> **EXERCISE DESCRIPTION**
Set down the entries below exactly, leaving out all images.

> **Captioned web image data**

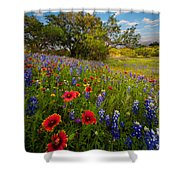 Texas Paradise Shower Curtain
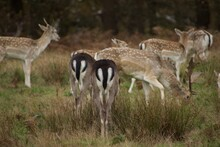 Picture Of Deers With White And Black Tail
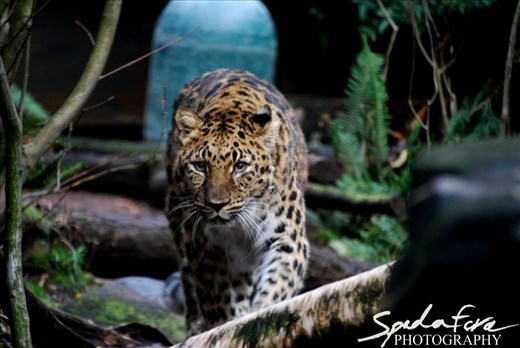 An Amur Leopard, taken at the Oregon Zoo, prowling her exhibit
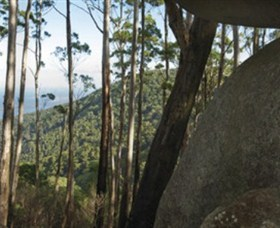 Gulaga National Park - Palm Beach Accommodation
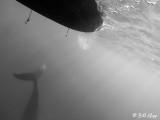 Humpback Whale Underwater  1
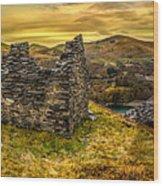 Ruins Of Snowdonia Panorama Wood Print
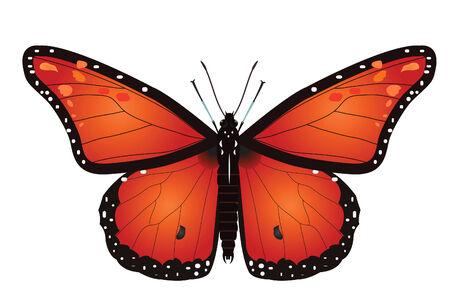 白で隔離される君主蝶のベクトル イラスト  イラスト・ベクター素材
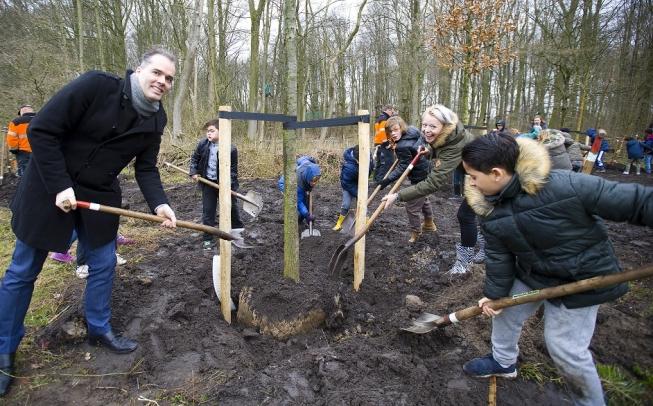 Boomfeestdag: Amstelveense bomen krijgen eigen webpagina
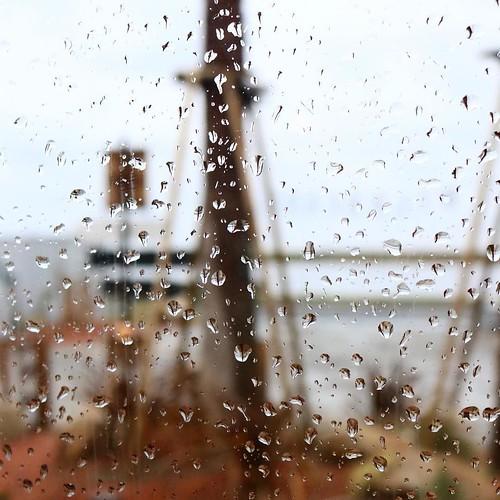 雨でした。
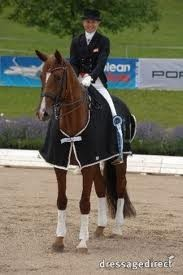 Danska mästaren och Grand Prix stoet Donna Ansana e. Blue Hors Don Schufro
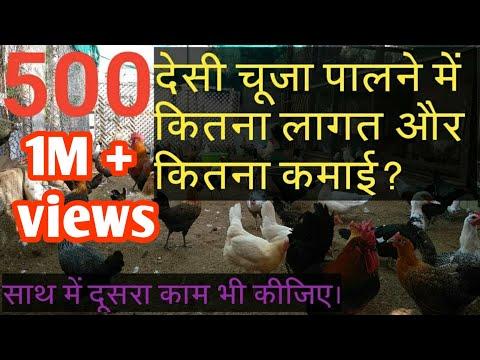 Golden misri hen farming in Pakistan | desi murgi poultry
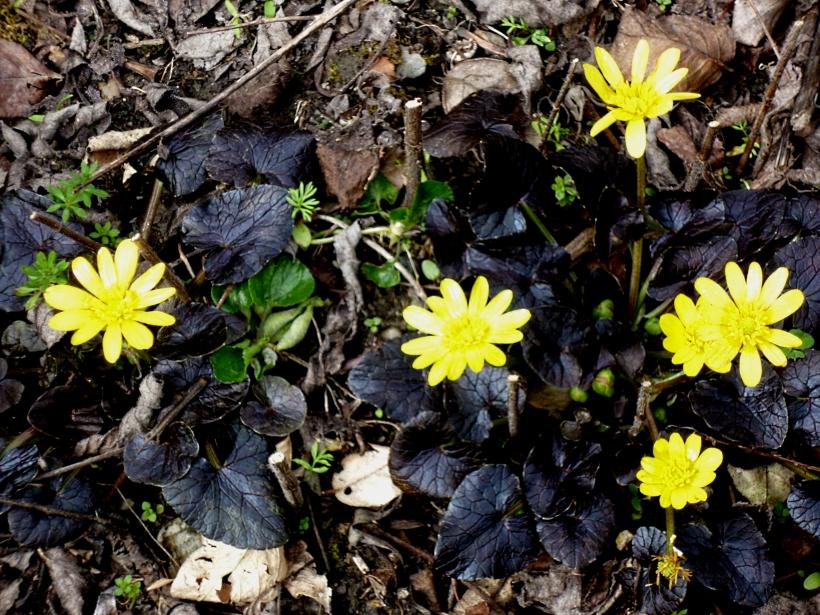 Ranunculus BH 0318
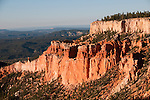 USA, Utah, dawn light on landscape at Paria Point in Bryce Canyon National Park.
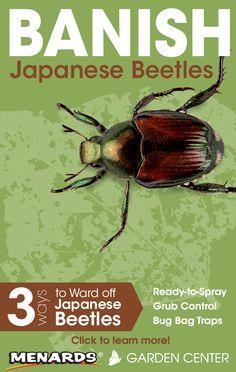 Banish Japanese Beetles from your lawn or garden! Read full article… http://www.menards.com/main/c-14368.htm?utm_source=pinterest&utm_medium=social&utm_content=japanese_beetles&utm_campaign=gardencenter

> **ANSWER SECTION**
 Texas Paradise Shower Curtain
 Picture Of Deers With White And Black Tail
 An Amur Leopard, taken at the Oregon Zoo, prowling her exhibit
 Gulaga National Park - Palm Beach Accommodation
 Humpback Whale Underwater  1
 Ruins Of Snowdonia Panorama Wood Print
 白で隔離される君主蝶のベクトル イラスト  イラスト・ベクター素材
 Boomfeestdag: Amstelveense bomen krijgen eigen webpagina
 雨でした。
 Danska mästaren och Grand Prix stoet Donna Ansana e. Blue Hors Don Schufro
 Golden misri hen farming in Pakistan | desi murgi poultry
 Ranunculus BH 0318
 USA, Utah, dawn light on landscape at Paria Point in Bryce Canyon National Park.
 Banish Japanese Beetles from your lawn or garden! Read full article… http://www.menards.com/main/c-14368.htm?utm_source=pinterest&utm_medium=social&utm_content=japanese_beetles&utm_campaign=gardencenter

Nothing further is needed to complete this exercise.